03 Aug Phase Three White Bean and Spinach Soup
- 1/4 tsp. extra-virgin olive oil (or spray) (PHASE 2)
- 3 small leek bulbs, outer layers removed, chopped
- 1 medium onion, chopped
- 1 teaspoon sea salt, divided
- 1/2 teaspoon red pepper flakes
- 1 (28-ounce) can low-sodium diced tomatoes (no sugar added)
- 1 (15-ounce) can cannellini beans, rinsed and drained (PHASE 3)
- 10 ounces (1 1/2 cups) fresh baby spinach (baby kale works too)
- 1 cup low-sodium vegetable broth (homemade is best)
- Preheat oven to 375 degrees F.
- In a Dutch oven or large oven-safe pot, heat the oil (or use nonstick oil spray) over medium-high heat.
- Add the leek, onion, 1/2 teaspoon of the sea salt and the red pepper flakes.
- Cook, stirring frequently, until the onions are soft, about 5 minutes.
- Add the tomatoes, beans (phase 3), spinach and broth. Bring the mixture to a boil.

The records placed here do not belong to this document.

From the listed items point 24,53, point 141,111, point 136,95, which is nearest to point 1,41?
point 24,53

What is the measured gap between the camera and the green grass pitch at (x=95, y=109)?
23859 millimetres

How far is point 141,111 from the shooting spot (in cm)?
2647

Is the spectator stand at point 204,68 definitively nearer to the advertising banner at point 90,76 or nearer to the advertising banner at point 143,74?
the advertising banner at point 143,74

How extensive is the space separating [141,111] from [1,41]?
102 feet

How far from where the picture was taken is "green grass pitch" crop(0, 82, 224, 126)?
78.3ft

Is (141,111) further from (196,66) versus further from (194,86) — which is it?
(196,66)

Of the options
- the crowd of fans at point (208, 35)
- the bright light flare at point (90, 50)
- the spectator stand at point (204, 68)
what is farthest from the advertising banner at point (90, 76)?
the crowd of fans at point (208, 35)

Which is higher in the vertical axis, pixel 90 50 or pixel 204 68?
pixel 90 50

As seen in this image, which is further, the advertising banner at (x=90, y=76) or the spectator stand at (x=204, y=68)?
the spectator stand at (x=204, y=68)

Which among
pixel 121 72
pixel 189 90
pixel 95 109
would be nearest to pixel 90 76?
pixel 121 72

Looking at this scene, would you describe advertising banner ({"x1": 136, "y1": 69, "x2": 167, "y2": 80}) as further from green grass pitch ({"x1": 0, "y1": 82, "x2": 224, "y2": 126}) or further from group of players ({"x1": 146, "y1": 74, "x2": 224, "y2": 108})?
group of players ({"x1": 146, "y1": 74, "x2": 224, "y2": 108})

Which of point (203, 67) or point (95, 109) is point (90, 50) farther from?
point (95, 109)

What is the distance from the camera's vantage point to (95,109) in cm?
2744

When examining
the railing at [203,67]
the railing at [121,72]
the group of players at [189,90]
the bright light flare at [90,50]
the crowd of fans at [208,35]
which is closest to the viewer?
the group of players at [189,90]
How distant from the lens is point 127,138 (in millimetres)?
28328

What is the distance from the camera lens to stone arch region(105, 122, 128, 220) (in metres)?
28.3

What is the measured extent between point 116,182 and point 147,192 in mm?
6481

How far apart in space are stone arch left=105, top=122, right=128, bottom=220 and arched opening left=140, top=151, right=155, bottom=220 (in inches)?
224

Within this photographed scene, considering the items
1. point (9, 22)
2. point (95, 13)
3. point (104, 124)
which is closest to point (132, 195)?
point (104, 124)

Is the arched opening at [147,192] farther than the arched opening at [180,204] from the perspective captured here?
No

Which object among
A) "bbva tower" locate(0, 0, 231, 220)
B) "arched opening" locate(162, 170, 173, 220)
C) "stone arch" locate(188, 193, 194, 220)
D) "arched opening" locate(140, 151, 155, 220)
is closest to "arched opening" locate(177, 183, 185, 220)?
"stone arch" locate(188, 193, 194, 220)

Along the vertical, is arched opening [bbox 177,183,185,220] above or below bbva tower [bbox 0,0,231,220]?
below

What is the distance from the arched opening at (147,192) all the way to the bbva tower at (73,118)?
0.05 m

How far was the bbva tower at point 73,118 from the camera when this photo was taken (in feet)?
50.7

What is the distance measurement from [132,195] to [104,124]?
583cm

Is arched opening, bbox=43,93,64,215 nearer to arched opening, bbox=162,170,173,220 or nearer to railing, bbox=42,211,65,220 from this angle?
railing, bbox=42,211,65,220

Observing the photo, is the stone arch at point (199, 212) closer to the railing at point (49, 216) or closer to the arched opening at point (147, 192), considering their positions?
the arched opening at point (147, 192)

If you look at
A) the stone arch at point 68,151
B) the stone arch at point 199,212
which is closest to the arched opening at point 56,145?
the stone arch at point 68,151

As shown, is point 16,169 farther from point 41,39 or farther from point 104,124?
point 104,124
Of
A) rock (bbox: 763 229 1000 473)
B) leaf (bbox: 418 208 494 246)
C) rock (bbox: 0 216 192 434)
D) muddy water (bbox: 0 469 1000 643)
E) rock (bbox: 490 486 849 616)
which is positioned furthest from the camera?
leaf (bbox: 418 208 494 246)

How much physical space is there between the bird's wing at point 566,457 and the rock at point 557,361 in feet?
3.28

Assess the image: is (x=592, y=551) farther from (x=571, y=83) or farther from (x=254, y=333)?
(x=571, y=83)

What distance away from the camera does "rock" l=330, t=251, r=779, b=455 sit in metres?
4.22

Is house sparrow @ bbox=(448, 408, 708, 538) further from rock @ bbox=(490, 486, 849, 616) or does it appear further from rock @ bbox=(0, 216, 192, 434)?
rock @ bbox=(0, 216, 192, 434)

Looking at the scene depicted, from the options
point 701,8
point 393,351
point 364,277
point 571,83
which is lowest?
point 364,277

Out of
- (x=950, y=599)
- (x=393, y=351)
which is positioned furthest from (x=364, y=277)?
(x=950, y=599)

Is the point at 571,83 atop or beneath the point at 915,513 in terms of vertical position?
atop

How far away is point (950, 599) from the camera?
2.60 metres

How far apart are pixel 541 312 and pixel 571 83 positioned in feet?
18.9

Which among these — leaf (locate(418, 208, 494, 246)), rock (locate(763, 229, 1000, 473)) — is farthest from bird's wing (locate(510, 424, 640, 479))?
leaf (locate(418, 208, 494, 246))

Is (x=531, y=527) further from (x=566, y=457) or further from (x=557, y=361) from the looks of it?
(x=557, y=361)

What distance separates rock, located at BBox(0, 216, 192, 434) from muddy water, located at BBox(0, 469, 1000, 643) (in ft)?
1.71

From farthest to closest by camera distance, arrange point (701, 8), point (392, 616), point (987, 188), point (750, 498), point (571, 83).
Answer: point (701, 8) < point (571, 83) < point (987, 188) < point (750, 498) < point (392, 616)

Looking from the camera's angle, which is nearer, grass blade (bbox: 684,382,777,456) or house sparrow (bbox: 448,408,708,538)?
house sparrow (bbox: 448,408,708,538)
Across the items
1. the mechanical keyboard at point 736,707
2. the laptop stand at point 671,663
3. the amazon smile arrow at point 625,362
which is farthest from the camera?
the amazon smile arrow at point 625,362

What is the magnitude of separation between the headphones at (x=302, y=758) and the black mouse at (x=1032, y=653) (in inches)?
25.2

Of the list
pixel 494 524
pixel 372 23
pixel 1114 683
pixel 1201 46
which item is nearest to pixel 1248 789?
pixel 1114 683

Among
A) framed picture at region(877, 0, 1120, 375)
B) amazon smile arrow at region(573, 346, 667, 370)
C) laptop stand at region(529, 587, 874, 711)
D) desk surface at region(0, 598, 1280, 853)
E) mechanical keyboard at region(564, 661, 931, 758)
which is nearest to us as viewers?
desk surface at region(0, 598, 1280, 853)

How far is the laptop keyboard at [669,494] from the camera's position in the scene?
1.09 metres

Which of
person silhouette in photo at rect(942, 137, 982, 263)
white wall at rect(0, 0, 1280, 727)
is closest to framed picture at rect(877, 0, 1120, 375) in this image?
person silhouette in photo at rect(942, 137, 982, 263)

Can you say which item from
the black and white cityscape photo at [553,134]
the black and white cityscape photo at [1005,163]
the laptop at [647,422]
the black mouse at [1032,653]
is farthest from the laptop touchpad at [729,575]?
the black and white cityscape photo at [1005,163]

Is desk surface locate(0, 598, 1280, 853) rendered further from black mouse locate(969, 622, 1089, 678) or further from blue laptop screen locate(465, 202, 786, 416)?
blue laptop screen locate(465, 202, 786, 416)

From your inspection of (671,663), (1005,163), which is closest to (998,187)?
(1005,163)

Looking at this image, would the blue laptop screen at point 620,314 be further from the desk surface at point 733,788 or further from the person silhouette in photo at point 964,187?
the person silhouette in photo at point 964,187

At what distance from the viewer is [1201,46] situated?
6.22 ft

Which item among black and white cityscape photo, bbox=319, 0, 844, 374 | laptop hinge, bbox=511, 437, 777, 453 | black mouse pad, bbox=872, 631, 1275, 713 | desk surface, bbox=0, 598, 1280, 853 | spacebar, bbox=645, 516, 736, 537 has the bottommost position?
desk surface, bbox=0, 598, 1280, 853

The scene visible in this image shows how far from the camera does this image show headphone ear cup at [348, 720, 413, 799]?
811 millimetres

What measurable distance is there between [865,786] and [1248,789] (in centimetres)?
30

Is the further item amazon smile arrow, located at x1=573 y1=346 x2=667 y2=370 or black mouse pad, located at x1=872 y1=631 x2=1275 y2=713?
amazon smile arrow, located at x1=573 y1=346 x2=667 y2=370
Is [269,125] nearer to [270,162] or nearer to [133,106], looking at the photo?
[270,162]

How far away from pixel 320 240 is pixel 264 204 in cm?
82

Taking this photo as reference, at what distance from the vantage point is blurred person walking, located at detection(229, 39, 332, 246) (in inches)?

- Cover the pan with a tight-fitting lid and transfer to the oven. Cook until the vegetables are tender and the spinach has wilted, 25 to 30 minutes.
- Cook in oven for about 25 minutes and give it a good stir, and then place it back in the oven for 5 more minutes.
- Stir in the other 1/2 teaspoon of sea salt if desired and enjoy!